Если роль не совпадала с его личными переживаниями он играл ее прескверно и скоро от этой роли отказывался. Критик писал: «Увы! Гамлет был подобен Кину, Отелло — Францу Моору… Из трагедии Отелло или Кина все время звучала личная драма Россова, драма, близкая по существу не героям Шекспира и Шиллера, а, скорее, хмурым людям Чехова… Отсюда затуманенный слабый фон рисунка каждой роли, отсюда однообразие трактовки сценического образа, отсутствие подъема, какая-то искусственная ровность всей игры»[345].
Конечно, на творчестве Россова сказывалось то, что и в бытовом и в творческом отношениях он был весь неустроен. Из сезона в сезон актер встречался с творчески чуждыми ему людьми и играл с ними. Он мечтал создать труппу таких же, как он, энтузиастов, готовых ставить великих авторов, а играл, как сказано в одной из статей, с «ужасающим ансамблем, подобранным г. Рудзеевичем для классических пьес»[346], или с какой-нибудь другой труппой, может быть, и еще худшей. Россов играл для себя, забывая о партнерах и антрепренерах. И в этом заключалось его высшее актерское счастье. С высот искусства, из мира поэзии он вынужден был постоянно спускаться к прозе жизни.
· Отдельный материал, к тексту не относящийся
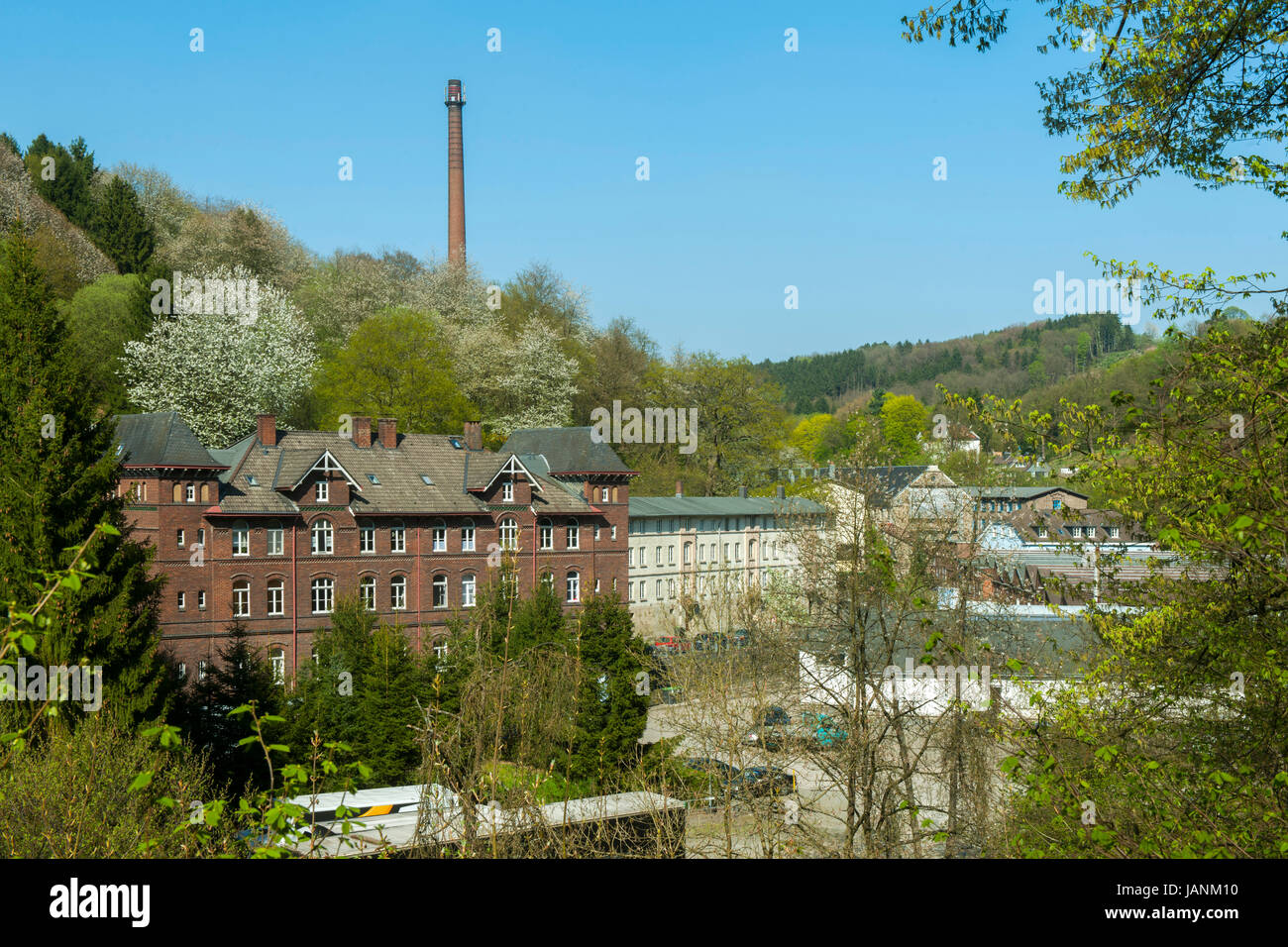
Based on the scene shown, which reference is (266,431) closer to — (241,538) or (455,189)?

Чем же характерны созданные им образы? Начнем с Гамлета, эту роль он особенно любил. Сам он так характеризовал Датского принца: «Гамлет тем и вечен будет для всех времен и народов, что его «надмирность» каким-то непостижимым чудом облечена в реальную возможность бытия, да еще с поэтичнейшим колоритом эпохи Ренессанса… Настоящий Гамлет оставляет не тоску в душе, а высокую духовную аристократичность, желание бесконечного совершенствования»[347].
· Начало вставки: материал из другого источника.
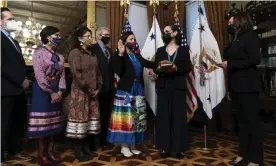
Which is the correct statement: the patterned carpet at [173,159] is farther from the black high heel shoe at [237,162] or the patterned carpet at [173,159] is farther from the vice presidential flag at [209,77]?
the vice presidential flag at [209,77]

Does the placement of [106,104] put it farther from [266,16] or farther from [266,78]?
[266,16]

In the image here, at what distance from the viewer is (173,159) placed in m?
2.29

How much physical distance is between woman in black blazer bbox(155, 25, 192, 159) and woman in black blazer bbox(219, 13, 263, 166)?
436 mm

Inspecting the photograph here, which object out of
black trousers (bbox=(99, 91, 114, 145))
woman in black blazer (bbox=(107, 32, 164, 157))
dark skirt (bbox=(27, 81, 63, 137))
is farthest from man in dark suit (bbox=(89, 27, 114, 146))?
dark skirt (bbox=(27, 81, 63, 137))

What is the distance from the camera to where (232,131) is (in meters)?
3.37

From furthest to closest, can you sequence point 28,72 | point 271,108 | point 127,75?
point 271,108 < point 28,72 < point 127,75

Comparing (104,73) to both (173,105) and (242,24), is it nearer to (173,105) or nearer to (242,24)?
(173,105)

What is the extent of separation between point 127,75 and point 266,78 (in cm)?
212

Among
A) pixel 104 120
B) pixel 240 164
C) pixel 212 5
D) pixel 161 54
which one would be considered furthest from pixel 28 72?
pixel 212 5

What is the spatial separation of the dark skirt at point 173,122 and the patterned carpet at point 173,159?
0.15 m

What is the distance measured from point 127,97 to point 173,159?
A: 78 centimetres

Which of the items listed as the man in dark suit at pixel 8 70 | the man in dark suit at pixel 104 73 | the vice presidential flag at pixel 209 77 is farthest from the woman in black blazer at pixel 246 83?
the man in dark suit at pixel 8 70

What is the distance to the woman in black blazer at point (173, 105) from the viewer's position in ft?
7.40

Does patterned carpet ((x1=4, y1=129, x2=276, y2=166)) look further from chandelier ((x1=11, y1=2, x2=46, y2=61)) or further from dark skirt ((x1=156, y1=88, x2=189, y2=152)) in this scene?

Россовского Гамлета отличала прежде всего стихийность чувств, он оказывался во власти самому ему неведомых, откуда-то возникших эмоций. Внезапное повышение и понижение тона иногда казались странными — все это отзвуки той стихии, которая владела им. «Но то, что он создал, было проникнуто такой безмерной, пламенной и страстной любовью к искусству, что невольно волновало, трогало, и как-то особенно умилял этот «нас возвышающий обман»[348].
Для Гамлета—Россова прежде всего характерна глубокая скорбность. И там, где выступал Гамлет рефлексирующий — в сцене с актерами, с Офелией и в особенности на кладбище, — там Россов давал нечто глубокое, трогательное, удивительно у него звучали слова о мире, который есть тюрьма, о духе, что заключен в оболочку бренной плоти, об Офелии, которой путь в монастырь, чтобы остаться чистой, неоскверненной, и в особенности волновало скорбное рассуждение о прахе Александра Македонского, идущем на замазку, в монологе о бедном Йорике.
Другая любимая роль артиста — Отелло. В журнале «Рампа и жизнь» он раскрыл свое понимание этого образа: «Мавр, очаровавший нежную красавицу венецианку, был также по-своему наполнен очарованием и по внешнему виду, не говоря уже об образцовых душевных качествах… Поверьте, если бы «муки» принадлежали безобразному по внешности мавру, Дездемона никогда не была бы его женой»[349].